Your objective:
Report every line of the records below that contains the word "appliances".

Extracted material:
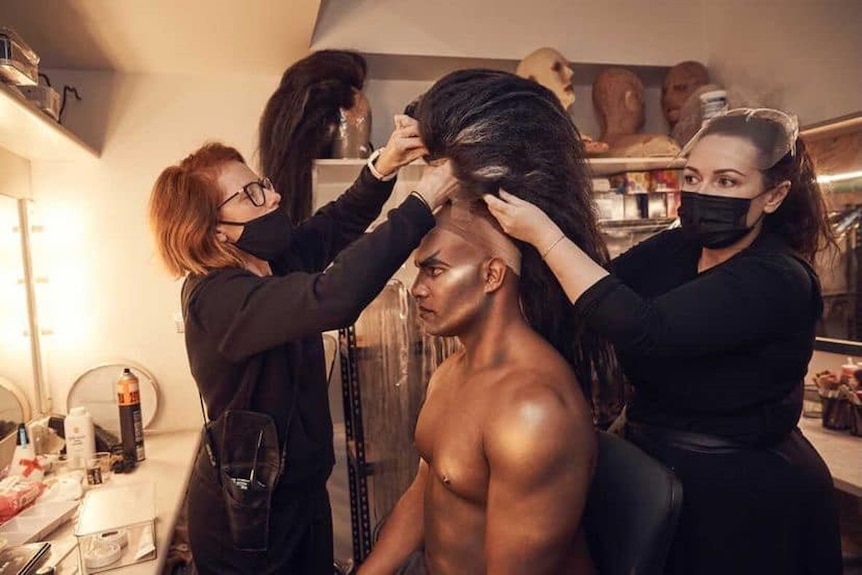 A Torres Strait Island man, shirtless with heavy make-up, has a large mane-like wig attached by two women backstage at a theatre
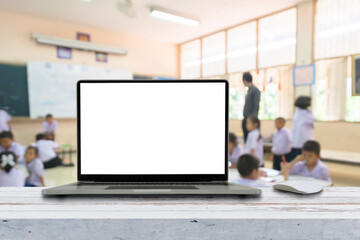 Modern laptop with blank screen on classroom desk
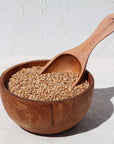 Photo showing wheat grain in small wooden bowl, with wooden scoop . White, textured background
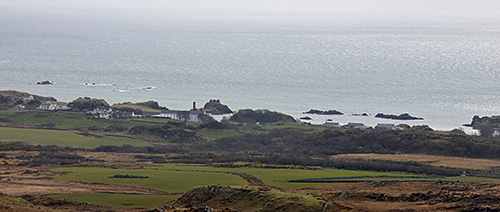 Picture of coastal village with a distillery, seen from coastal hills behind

==

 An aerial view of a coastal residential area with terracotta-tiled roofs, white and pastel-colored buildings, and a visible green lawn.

==

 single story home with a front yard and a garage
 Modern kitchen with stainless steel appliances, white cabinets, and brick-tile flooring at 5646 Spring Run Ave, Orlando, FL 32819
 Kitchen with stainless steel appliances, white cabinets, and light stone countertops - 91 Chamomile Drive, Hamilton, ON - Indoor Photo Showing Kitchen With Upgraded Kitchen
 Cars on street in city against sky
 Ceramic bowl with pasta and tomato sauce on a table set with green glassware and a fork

Reply:
 Modern kitchen with stainless steel appliances, white cabinets, and brick-tile flooring at 5646 Spring Run Ave, Orlando, FL 32819
 Kitchen with stainless steel appliances, white cabinets, and light stone countertops - 91 Chamomile Drive, Hamilton, ON - Indoor Photo Showing Kitchen With Upgraded Kitchen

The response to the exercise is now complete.